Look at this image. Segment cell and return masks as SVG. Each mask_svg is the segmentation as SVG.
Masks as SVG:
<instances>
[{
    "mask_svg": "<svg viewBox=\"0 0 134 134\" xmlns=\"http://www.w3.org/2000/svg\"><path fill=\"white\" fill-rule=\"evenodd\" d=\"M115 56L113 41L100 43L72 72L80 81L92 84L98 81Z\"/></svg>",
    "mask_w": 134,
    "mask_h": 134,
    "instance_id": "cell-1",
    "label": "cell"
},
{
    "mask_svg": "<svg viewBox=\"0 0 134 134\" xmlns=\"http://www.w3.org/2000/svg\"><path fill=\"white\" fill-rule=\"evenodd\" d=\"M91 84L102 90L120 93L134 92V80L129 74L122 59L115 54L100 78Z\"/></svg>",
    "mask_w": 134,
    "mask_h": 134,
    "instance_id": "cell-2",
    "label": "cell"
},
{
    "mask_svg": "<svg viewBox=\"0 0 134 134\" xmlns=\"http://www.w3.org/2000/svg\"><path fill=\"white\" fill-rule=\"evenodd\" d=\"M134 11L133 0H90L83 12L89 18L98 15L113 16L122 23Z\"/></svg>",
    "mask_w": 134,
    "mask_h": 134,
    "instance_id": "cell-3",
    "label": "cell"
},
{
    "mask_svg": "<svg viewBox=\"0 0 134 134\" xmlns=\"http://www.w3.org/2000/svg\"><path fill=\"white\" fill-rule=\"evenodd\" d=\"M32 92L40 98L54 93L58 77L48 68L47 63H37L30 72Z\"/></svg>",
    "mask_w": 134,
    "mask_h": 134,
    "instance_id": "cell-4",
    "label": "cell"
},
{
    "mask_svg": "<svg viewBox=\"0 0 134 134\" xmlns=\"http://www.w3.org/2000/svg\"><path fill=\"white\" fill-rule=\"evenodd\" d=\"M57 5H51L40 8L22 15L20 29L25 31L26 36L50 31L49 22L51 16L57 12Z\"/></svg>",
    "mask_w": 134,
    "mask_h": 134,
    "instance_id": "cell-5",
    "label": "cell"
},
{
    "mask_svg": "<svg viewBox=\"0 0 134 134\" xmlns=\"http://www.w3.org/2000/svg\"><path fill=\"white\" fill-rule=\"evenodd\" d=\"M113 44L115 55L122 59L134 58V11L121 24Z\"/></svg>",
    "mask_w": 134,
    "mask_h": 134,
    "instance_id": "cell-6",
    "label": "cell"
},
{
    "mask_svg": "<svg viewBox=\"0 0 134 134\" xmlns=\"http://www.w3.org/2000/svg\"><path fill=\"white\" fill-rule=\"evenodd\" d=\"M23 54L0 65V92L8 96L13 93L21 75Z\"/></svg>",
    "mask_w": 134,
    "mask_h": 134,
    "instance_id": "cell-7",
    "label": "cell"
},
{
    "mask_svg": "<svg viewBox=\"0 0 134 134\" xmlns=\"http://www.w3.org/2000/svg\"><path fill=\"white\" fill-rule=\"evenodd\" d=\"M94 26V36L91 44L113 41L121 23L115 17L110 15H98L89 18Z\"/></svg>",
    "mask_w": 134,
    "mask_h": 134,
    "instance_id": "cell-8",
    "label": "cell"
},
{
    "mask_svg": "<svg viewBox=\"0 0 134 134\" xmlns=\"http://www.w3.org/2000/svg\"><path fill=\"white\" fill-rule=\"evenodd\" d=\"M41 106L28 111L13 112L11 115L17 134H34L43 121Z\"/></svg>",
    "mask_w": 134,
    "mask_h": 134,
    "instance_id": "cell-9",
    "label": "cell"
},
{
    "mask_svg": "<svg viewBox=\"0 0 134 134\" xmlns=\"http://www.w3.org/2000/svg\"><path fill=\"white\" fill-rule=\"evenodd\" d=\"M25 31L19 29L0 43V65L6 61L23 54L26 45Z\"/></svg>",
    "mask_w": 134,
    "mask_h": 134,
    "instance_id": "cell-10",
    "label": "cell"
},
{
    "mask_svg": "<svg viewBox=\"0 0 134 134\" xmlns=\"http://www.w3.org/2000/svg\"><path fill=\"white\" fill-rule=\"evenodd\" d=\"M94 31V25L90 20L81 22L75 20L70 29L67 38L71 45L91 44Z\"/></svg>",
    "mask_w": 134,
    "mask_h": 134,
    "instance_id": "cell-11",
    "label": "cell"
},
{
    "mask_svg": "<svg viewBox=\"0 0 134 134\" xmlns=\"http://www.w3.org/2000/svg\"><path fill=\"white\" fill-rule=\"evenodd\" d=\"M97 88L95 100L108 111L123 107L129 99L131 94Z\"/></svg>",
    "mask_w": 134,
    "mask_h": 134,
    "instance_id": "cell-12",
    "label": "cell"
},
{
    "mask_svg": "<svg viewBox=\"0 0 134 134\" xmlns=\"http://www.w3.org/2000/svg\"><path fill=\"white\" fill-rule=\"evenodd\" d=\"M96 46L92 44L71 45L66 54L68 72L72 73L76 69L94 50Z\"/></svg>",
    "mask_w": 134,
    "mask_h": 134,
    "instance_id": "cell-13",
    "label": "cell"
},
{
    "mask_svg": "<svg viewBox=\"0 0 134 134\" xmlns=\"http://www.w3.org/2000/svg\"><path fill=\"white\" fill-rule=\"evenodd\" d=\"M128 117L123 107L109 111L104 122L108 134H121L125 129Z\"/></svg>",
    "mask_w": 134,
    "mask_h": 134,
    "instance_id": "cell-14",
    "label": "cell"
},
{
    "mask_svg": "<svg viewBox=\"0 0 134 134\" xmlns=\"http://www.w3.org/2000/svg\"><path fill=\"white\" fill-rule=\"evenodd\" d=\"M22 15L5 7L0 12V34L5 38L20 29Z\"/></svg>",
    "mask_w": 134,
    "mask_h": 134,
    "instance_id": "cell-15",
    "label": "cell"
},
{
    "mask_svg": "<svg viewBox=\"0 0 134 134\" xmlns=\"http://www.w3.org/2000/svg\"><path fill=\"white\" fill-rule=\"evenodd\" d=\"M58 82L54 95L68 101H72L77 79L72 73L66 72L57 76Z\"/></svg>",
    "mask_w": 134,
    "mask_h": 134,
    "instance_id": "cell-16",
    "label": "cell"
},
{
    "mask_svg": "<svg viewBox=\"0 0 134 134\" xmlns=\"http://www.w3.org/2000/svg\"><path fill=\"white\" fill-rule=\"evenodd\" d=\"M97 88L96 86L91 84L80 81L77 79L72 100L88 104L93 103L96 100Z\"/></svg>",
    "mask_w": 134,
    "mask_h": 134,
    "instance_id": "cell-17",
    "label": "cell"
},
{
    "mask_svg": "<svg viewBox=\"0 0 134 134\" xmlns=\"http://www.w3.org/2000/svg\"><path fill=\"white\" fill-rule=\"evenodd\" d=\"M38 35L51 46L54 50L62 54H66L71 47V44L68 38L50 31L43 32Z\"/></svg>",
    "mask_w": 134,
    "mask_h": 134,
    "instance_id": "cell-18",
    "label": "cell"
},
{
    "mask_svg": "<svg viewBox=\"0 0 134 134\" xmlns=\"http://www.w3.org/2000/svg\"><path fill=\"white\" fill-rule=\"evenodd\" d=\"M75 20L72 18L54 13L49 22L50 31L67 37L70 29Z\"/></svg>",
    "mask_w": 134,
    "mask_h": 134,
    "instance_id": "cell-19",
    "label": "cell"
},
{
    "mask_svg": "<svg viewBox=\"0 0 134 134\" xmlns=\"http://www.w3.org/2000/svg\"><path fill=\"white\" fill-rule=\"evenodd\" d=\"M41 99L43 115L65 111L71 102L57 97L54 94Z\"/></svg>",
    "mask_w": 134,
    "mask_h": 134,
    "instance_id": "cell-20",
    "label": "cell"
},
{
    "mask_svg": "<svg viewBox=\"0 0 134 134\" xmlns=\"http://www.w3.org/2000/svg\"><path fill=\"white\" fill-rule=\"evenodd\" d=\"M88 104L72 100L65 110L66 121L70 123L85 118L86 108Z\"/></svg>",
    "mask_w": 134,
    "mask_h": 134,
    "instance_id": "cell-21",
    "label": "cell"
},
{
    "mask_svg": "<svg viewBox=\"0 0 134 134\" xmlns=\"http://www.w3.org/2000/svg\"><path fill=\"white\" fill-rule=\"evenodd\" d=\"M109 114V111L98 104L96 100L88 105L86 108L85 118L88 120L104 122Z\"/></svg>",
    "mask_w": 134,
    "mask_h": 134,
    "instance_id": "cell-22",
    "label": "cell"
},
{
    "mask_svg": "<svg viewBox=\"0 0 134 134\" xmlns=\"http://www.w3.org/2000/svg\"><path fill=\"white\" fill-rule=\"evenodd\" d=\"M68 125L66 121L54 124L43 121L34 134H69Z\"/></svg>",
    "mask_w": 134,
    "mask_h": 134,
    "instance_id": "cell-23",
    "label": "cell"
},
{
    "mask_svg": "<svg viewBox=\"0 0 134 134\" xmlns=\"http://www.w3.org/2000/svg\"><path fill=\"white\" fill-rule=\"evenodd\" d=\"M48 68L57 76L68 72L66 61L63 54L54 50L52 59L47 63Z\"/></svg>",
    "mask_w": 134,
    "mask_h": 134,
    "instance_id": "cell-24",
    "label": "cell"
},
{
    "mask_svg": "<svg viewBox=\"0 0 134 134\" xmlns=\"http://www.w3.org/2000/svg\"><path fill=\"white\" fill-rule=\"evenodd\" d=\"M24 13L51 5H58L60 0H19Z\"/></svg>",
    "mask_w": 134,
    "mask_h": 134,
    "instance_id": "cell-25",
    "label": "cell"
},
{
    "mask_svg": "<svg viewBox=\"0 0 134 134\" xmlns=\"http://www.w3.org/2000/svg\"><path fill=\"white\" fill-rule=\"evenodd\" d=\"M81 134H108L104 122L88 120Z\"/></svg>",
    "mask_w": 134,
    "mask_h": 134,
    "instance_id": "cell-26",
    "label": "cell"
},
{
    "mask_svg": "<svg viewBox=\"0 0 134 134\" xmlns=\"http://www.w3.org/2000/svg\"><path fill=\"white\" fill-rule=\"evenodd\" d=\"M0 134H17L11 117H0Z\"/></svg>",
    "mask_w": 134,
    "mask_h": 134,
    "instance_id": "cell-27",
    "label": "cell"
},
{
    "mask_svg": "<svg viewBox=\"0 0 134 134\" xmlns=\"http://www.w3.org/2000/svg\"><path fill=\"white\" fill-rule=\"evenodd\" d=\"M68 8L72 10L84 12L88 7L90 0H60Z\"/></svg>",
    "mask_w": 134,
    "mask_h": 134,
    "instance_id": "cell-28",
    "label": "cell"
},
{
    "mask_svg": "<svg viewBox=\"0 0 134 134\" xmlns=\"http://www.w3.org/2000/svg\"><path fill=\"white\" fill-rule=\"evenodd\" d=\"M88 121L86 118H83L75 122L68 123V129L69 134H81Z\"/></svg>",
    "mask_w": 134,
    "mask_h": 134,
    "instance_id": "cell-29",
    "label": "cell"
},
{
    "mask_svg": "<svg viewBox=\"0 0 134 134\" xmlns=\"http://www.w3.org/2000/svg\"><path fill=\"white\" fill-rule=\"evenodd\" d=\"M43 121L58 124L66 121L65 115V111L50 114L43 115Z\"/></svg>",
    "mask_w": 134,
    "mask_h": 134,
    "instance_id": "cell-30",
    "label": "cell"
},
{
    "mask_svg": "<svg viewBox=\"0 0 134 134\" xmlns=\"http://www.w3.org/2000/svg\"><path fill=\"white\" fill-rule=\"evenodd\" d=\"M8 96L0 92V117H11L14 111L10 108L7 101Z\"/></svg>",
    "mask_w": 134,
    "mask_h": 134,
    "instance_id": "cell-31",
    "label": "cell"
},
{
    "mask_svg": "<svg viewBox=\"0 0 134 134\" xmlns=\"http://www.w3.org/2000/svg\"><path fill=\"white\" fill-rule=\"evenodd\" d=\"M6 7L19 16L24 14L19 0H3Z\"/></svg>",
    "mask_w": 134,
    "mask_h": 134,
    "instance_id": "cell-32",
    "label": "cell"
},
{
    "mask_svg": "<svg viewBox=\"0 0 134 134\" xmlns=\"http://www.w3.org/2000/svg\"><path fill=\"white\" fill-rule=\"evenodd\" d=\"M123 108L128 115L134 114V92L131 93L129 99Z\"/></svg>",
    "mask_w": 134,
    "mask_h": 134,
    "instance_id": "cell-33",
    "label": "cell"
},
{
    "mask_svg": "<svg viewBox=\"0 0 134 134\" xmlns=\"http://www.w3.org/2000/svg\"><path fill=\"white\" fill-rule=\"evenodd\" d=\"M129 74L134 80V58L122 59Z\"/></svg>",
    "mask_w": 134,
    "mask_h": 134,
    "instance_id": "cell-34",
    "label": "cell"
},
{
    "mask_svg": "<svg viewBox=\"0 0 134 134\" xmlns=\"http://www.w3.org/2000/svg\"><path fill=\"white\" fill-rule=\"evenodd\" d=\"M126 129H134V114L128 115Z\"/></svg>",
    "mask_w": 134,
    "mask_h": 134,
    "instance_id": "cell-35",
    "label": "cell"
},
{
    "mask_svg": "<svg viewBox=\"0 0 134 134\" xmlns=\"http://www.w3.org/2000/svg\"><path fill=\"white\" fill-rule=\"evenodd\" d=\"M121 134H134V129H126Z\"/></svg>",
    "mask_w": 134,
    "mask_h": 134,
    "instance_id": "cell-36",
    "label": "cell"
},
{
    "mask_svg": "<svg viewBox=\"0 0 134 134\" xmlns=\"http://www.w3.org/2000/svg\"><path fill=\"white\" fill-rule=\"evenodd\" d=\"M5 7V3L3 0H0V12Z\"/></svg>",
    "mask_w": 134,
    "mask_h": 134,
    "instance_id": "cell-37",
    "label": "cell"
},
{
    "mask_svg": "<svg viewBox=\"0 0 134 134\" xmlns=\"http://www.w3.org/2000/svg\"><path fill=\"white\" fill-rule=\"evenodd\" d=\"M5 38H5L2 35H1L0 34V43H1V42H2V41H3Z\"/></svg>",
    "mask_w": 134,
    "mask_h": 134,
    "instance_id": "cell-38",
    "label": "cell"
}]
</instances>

────────────────

Aim | Reproduce the listing above word for word, starting at its first line and going down through the line that contains "56L113 41L100 43L72", including that line.

Reply |
Look at this image. Segment cell and return masks as SVG. Each mask_svg is the segmentation as SVG.
Masks as SVG:
<instances>
[{
    "mask_svg": "<svg viewBox=\"0 0 134 134\" xmlns=\"http://www.w3.org/2000/svg\"><path fill=\"white\" fill-rule=\"evenodd\" d=\"M115 56L113 41L100 43L72 72L80 81L92 84L98 81Z\"/></svg>",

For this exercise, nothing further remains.